Visualizing the Topical Structure of the Medical Sciences: A Self-Organizing Map Approach by André Skupin, Joseph R. Biberstine, Katy Börner. (Skupin A, Biberstine JR, Börner K (2013) Visualizing the Topical Structure of the Medical Sciences: A Self-Organizing Map Approach. PLoS ONE 8(3): e58779. doi:10.1371/journal.pone.0058779)
Abstract:
Background
We implement a high-resolution visualization of the medical knowledge domain using the self-organizing map (SOM) method, based on a corpus of over two million publications. While self-organizing maps have been used for document visualization for some time, (1) little is known about how to deal with truly large document collections in conjunction with a large number of SOM neurons, (2) post-training geometric and semiotic transformations of the SOM tend to be limited, and (3) no user studies have been conducted with domain experts to validate the utility and readability of the resulting visualizations. Our study makes key contributions to all of these issues.
Methodology
Documents extracted from Medline and Scopus are analyzed on the basis of indexer-assigned MeSH terms. Initial dimensionality is reduced to include only the top 10% most frequent terms and the resulting document vectors are then used to train a large SOM consisting of over 75,000 neurons. The resulting two-dimensional model of the high-dimensional input space is then transformed into a large-format map by using geographic information system (GIS) techniques and cartographic design principles.
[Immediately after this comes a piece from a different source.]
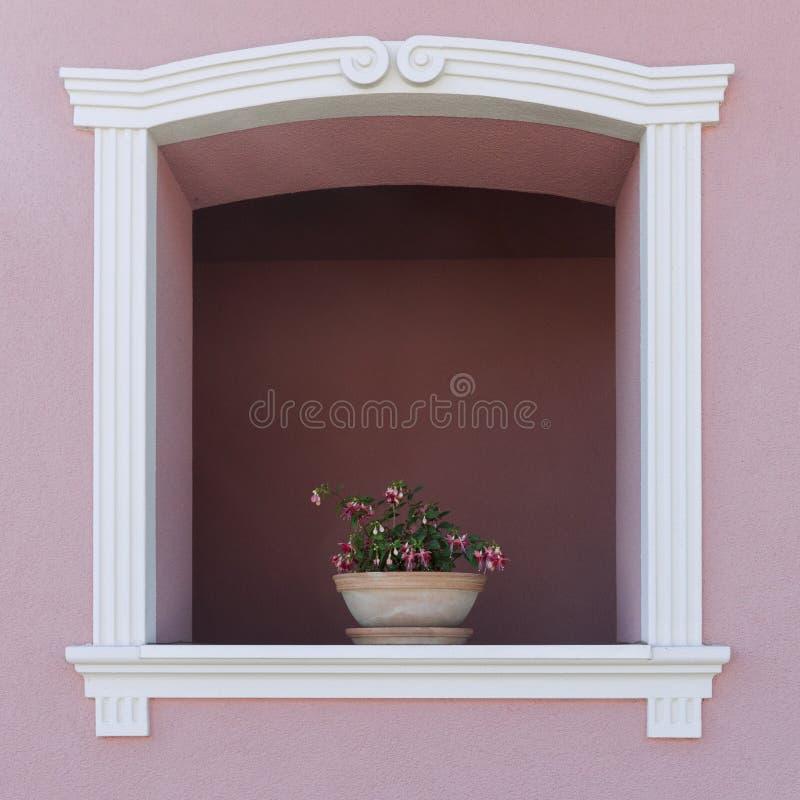 在曲拱窗口的花 免版税库存图片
This map is then annotated and evaluated by ten experts stemming from the biomedical and other domains.
Conclusions
Study results demonstrate that it is possible to transform a very large document corpus into a map that is visually engaging and conceptually stimulating to subject experts from both inside and outside of the particular knowledge domain. The challenges of dealing with a truly large corpus come to the fore and require embracing parallelization and use of supercomputing resources to solve otherwise intractable computational tasks. Among the envisaged future efforts are the creation of a highly interactive interface and the elaboration of the notion of this map of medicine acting as a base map, onto which other knowledge artifacts could be overlaid.
Impressive work to say the least!
But I was just as impressed by the future avenues for research:
Controlled Vocabularies
It appears that the use of indexer-chosen keywords, including in the case of a large controlled vocabulary-MeSH terms in this study-raises interesting questions. The rank transition diagram in particular helped to highlight the fact that different vocabulary items play different roles in indexers’ attempts to characterize the content of specific publications. The complex interplay of hierarchical relationships and functional roles of MeSH terms deserves further investigation, which may inform future efforts of how specific terms are handled in computational analysis. For example, models constructed from terms occurring at intermediate levels of the MeSH hierarchy might look and function quite different from the top-level model presented here.
User-centered Studies
Future user studies will include term differentiation tasks to help us understand whether/how users can differentiate senses of terms on the self-organizing map. When a term appears prominently in multiple places, that indicates multiple senses or contexts for that term. One study might involve subjects being shown two regions within which a particular label term appears and the abstracts of several papers containing that term. Subjects would then be asked to rate each abstract along a continuum between two extremes formed by the two senses/contexts. Studies like that will help us evaluate how understandable the local structure of the map is.
There are other, equally interesting future research questions but those are the two of most interest to me.
I take this research as evidence that managing semantic diversity is going to require human effort, augmented by automated means.
I first saw this in Nat Torkington’s Four short links: 13 March 2013.